* WORK TO BE COMPLETED *
Return the records below from the line containing "Which from among" onward, exactly, through and including the last line.

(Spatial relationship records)
◆ ◆ ◆ ◆ ◆
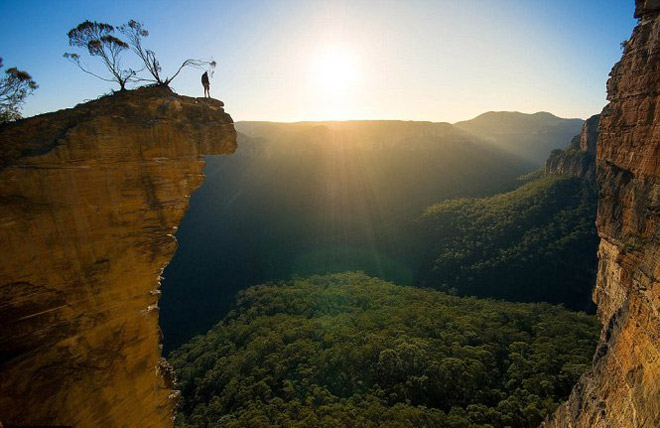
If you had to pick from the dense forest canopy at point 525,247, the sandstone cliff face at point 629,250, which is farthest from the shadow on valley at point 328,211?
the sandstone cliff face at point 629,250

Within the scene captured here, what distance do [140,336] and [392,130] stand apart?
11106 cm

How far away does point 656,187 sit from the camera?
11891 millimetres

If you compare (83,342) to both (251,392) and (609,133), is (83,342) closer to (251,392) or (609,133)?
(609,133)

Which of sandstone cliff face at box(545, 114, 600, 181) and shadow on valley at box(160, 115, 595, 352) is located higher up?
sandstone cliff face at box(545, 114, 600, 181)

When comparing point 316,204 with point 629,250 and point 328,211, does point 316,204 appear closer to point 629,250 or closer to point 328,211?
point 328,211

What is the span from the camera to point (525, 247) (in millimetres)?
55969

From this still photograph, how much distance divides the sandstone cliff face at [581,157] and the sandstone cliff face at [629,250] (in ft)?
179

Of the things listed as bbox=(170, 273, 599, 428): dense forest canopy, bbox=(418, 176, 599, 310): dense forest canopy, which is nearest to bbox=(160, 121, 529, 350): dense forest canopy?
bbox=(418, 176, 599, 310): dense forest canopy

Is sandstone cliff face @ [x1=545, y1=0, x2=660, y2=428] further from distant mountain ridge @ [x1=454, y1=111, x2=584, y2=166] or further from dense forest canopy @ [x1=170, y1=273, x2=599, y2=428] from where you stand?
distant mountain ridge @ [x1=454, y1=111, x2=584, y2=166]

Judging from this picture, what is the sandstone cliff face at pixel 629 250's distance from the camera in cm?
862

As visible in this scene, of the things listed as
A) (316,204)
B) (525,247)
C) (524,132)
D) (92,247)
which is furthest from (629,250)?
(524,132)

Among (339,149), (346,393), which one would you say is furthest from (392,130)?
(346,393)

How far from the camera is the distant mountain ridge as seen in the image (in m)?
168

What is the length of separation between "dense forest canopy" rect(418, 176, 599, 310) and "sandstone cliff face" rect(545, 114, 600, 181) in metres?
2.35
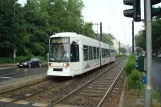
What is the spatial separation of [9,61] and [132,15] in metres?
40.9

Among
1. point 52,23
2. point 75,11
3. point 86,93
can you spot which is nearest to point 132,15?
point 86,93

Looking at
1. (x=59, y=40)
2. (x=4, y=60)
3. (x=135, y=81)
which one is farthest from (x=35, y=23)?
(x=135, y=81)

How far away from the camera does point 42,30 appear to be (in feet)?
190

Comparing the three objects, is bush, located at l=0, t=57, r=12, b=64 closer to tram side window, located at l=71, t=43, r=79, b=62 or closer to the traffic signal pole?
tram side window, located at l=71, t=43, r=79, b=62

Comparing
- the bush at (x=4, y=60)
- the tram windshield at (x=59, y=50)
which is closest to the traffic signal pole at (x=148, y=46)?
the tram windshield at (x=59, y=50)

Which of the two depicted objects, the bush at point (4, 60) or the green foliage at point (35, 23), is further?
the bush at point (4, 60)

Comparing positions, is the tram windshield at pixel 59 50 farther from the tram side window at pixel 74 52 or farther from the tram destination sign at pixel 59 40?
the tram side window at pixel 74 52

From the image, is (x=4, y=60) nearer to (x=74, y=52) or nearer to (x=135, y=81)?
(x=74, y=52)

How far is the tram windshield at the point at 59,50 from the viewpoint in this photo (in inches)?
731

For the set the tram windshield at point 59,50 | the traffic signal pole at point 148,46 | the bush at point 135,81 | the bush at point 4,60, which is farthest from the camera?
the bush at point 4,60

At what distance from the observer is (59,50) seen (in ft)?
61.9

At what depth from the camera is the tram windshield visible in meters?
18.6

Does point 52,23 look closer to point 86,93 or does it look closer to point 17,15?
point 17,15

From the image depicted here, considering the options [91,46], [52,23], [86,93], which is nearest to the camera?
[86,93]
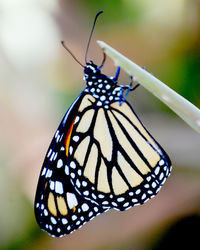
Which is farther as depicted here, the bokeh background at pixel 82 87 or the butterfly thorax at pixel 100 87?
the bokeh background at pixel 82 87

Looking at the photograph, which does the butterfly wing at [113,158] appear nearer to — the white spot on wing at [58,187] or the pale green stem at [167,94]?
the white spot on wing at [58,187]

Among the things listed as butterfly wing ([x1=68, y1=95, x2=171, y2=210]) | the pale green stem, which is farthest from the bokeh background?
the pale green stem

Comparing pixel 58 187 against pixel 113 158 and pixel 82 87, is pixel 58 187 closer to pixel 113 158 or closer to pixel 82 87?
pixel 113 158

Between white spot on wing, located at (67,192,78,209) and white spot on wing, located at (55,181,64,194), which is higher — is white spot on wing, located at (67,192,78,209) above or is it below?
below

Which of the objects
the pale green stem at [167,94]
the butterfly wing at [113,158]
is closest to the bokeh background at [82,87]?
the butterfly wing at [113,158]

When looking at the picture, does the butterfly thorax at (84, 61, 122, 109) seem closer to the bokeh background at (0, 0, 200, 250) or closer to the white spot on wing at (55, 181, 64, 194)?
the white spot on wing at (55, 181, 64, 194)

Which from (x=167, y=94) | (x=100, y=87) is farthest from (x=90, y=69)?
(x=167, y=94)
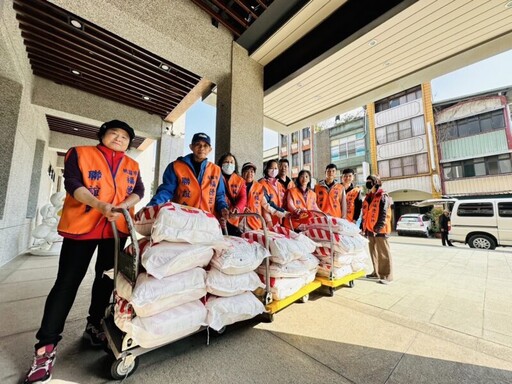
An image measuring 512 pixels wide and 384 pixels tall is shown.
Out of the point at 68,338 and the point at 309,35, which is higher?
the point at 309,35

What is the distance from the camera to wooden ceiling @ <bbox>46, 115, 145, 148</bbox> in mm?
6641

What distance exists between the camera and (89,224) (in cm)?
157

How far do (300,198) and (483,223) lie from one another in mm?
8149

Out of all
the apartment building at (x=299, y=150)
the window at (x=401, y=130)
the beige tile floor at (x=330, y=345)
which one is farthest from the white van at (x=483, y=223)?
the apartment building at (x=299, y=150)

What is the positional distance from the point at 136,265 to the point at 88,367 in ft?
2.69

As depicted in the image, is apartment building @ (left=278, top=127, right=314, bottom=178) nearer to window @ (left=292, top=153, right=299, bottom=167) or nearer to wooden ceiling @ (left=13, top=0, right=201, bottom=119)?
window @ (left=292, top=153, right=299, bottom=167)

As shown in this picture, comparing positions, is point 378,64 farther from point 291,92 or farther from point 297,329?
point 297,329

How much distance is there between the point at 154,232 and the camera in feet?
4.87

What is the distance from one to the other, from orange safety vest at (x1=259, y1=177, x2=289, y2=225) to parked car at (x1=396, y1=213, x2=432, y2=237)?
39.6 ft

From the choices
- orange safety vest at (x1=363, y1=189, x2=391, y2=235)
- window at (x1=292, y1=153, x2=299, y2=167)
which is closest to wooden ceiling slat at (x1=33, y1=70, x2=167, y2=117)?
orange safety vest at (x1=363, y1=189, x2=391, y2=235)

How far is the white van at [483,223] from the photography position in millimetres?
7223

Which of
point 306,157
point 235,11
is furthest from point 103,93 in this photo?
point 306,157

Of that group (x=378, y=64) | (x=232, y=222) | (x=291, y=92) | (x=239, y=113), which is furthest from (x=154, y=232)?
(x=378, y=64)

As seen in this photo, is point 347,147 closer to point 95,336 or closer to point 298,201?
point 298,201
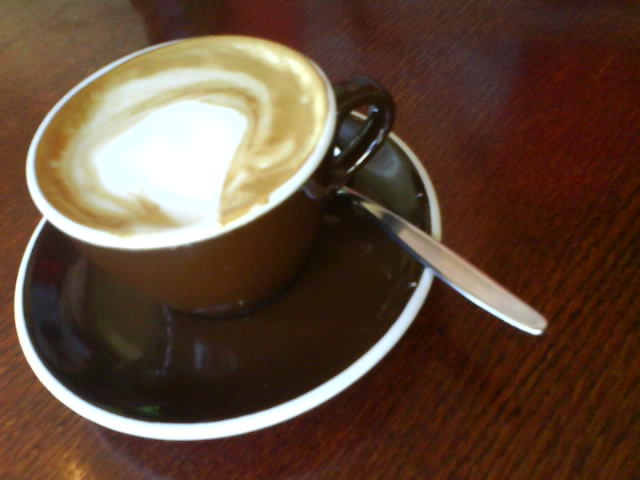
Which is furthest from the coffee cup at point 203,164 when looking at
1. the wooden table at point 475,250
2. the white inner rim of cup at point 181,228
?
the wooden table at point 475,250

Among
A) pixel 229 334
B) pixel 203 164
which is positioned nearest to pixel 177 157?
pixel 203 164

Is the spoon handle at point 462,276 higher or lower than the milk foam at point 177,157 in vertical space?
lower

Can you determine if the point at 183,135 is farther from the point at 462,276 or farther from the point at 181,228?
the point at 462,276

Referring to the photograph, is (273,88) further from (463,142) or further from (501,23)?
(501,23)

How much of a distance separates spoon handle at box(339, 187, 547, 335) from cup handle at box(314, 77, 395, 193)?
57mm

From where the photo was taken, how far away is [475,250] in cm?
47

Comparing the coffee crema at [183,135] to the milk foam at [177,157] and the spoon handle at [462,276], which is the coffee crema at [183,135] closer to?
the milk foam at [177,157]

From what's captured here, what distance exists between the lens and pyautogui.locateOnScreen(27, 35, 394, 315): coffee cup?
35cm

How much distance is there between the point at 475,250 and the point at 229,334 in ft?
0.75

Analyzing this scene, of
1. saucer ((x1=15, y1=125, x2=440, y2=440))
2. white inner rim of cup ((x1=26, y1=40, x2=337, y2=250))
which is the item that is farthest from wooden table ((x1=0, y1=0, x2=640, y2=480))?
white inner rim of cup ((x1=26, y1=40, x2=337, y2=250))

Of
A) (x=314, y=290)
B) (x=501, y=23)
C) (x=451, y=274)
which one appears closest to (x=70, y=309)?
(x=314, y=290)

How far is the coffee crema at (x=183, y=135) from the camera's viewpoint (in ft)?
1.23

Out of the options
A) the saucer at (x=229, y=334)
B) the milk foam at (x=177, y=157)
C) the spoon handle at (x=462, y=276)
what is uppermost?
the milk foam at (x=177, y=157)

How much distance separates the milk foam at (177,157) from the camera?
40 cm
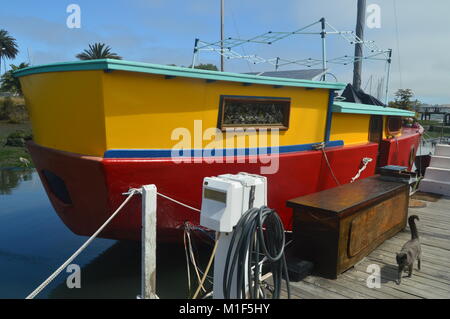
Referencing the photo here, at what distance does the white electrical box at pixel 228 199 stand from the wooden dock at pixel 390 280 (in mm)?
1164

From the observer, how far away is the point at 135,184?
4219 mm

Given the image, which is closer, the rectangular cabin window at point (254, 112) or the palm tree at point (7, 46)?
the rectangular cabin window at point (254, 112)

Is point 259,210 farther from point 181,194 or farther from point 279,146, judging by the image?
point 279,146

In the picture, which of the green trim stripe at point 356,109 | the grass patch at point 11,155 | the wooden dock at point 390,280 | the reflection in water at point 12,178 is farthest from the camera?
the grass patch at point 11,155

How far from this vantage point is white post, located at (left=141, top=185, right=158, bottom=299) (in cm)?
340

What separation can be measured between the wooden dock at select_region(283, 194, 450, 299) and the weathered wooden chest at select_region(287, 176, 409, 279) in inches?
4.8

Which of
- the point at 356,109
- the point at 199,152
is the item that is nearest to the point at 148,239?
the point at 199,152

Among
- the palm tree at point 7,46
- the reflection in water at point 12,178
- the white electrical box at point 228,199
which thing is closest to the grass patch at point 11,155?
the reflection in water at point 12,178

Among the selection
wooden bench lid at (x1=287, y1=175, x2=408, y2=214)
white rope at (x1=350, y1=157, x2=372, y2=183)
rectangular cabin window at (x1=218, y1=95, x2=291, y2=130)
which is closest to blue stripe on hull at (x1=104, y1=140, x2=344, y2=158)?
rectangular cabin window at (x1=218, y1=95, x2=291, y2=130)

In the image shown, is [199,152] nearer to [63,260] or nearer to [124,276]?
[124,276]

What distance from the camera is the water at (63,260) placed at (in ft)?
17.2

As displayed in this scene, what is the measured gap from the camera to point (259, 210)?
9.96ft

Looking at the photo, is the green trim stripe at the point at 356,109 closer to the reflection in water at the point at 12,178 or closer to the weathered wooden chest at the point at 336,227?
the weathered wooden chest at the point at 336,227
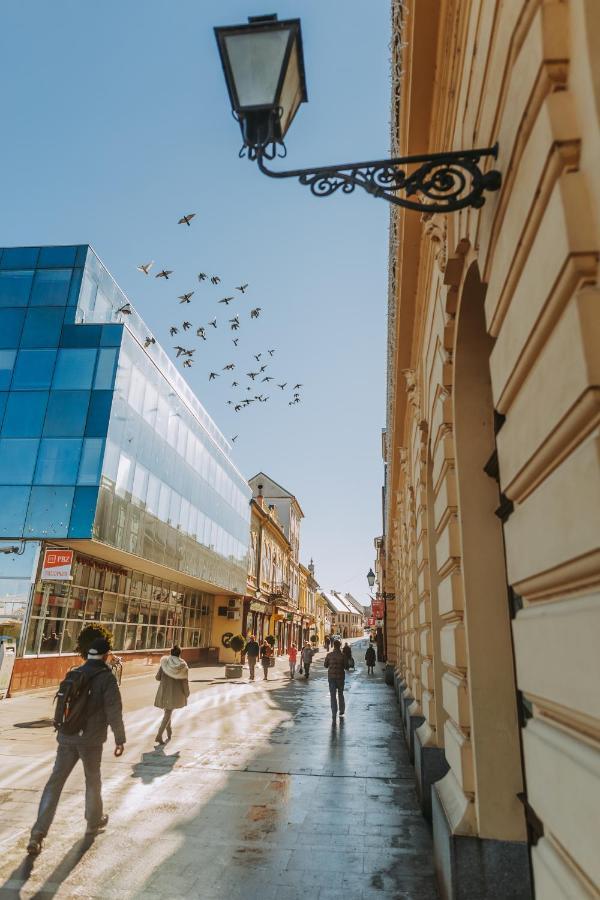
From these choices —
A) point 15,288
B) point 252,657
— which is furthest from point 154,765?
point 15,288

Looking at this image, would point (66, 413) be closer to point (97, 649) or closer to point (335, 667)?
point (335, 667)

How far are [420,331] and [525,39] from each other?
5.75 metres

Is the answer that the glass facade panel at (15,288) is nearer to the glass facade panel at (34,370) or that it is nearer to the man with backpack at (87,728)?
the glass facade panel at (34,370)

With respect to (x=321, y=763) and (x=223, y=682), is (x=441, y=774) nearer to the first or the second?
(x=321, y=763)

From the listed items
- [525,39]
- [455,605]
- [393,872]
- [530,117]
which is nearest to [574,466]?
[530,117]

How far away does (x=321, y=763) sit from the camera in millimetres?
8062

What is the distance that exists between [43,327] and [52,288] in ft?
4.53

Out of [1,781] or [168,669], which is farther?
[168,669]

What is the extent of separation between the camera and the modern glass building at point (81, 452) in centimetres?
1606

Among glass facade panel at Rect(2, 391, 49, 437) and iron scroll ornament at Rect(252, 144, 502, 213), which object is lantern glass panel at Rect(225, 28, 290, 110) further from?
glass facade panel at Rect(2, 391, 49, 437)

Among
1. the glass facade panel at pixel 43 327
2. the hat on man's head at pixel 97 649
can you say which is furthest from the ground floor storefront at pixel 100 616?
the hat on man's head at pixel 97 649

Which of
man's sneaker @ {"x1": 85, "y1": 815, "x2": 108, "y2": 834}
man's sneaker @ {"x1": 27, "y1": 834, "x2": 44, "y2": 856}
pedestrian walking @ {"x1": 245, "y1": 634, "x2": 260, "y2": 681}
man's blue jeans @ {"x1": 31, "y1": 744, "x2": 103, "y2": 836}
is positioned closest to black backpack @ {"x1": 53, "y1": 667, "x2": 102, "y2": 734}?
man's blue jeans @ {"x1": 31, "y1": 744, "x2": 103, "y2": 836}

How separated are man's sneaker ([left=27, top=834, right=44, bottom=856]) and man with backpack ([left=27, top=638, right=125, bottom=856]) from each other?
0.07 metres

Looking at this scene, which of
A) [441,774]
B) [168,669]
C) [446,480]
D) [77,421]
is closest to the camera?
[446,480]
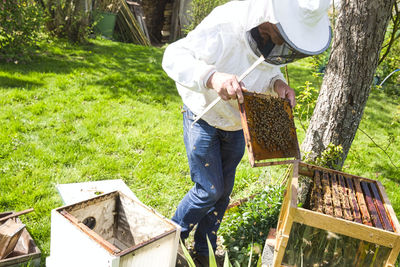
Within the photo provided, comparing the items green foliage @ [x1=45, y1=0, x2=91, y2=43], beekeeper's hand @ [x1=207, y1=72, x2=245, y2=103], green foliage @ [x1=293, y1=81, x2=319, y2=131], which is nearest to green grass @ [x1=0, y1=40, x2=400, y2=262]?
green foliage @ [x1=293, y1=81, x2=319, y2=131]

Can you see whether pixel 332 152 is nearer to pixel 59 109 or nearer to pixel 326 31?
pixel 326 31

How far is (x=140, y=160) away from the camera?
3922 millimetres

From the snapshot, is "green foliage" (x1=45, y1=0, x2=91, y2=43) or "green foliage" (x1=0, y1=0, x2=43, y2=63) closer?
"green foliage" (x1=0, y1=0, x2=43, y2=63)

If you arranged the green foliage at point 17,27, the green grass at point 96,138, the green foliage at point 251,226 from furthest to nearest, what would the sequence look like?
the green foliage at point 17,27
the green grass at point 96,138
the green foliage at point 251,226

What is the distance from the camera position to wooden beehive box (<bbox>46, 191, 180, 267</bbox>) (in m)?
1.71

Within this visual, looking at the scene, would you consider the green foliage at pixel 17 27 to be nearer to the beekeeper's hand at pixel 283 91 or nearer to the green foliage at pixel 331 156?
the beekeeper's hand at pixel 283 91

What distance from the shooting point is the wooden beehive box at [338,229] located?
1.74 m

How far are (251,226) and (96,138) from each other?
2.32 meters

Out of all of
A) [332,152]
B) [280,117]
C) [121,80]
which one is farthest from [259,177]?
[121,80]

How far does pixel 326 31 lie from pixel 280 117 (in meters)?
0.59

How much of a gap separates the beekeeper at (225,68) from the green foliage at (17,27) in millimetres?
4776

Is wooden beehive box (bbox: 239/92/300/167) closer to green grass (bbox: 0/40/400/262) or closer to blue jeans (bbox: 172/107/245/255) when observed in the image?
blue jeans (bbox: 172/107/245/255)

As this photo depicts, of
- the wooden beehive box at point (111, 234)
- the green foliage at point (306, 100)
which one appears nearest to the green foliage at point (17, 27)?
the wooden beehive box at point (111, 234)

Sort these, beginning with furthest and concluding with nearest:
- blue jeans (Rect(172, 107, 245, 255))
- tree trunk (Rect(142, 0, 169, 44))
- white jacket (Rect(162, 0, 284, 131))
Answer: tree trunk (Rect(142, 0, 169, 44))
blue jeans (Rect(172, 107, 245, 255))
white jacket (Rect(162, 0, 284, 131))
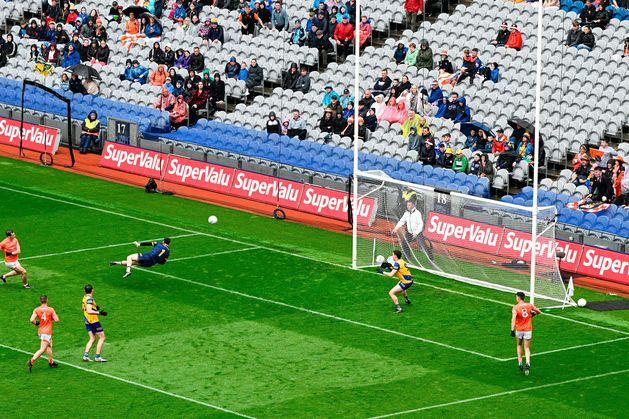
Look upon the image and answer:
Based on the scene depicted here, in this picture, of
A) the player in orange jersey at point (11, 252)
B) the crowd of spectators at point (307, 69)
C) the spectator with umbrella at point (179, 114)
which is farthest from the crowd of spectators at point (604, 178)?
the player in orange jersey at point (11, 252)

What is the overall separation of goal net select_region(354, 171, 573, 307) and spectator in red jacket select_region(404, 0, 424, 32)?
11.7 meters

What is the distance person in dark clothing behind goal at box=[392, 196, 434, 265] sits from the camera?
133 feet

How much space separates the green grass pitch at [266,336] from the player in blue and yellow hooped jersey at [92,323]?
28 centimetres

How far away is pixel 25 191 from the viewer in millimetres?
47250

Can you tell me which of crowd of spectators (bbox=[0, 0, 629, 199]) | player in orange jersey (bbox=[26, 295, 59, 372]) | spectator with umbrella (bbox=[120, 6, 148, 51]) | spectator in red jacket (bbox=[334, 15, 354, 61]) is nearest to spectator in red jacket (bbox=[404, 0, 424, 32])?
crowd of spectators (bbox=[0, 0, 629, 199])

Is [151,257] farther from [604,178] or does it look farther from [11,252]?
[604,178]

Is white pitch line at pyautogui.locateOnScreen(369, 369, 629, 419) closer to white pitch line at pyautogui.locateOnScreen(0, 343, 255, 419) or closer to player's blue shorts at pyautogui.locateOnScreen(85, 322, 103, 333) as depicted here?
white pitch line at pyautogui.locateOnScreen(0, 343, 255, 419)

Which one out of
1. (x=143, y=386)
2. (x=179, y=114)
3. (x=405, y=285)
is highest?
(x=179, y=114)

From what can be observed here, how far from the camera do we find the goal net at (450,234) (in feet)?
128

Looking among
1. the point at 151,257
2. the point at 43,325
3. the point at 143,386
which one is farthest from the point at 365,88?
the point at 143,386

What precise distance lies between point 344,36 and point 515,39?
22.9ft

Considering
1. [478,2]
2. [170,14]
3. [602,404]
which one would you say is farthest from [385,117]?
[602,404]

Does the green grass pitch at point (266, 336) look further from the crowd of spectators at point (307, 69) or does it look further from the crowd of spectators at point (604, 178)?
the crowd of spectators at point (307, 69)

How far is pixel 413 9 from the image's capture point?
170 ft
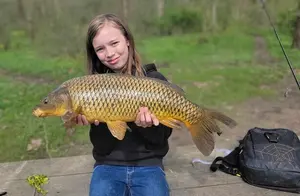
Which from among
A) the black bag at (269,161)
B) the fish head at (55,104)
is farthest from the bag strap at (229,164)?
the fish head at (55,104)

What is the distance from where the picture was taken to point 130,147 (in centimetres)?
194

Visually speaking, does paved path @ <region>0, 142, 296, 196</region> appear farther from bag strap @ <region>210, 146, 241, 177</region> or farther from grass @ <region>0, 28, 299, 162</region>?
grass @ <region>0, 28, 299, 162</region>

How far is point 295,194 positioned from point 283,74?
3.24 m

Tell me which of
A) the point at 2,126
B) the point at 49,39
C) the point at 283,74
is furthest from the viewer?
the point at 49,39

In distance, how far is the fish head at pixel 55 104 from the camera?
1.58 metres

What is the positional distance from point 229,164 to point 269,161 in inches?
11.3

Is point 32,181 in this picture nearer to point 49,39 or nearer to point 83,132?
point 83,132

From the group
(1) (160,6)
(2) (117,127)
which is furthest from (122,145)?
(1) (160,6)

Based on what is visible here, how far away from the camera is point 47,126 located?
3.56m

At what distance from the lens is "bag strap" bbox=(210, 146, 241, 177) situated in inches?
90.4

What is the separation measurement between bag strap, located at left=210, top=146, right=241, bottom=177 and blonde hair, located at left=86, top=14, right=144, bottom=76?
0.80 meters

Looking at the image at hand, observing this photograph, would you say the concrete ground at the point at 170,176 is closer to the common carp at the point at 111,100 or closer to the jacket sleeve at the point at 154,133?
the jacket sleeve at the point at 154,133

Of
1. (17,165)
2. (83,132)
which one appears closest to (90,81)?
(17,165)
◆ ◆ ◆ ◆ ◆
* RESULT BELOW *
Which from among
A) the black bag at (269,161)
B) the fish head at (55,104)
is farthest from the bag strap at (229,164)?
the fish head at (55,104)

What is the distance from where the picture was taken to point 130,147 (in centimetres)?
194

Visually speaking, does paved path @ <region>0, 142, 296, 196</region> appear farther from bag strap @ <region>210, 146, 241, 177</region> or farther from grass @ <region>0, 28, 299, 162</region>?
grass @ <region>0, 28, 299, 162</region>

How far is point 295,194 positioned from point 283,74?
3.24 m

Tell me which of
A) the point at 2,126
B) the point at 49,39
C) the point at 283,74
is furthest from the viewer?
the point at 49,39

In distance, how far is the fish head at pixel 55 104 from the camera?
1.58 metres

What is the positional distance from point 229,164 to point 269,161 in inches?
11.3

Is point 32,181 in this picture nearer to point 49,39 or nearer to point 83,132?
point 83,132

From the group
(1) (160,6)
(2) (117,127)
which is furthest from (122,145)?
(1) (160,6)

Based on what is visible here, how far away from the camera is point 47,126 located?
3.56m

At what distance from the lens is "bag strap" bbox=(210, 146, 241, 177) situated in inches?
90.4

What is the separation measurement between bag strap, located at left=210, top=146, right=241, bottom=177 and blonde hair, located at left=86, top=14, right=144, bottom=76?
0.80 meters

Looking at the image at hand, observing this photograph, would you say the concrete ground at the point at 170,176 is closer to the common carp at the point at 111,100 or closer to the jacket sleeve at the point at 154,133?
the jacket sleeve at the point at 154,133

Of
1. (17,165)
2. (83,132)
which one appears closest to (90,81)?
(17,165)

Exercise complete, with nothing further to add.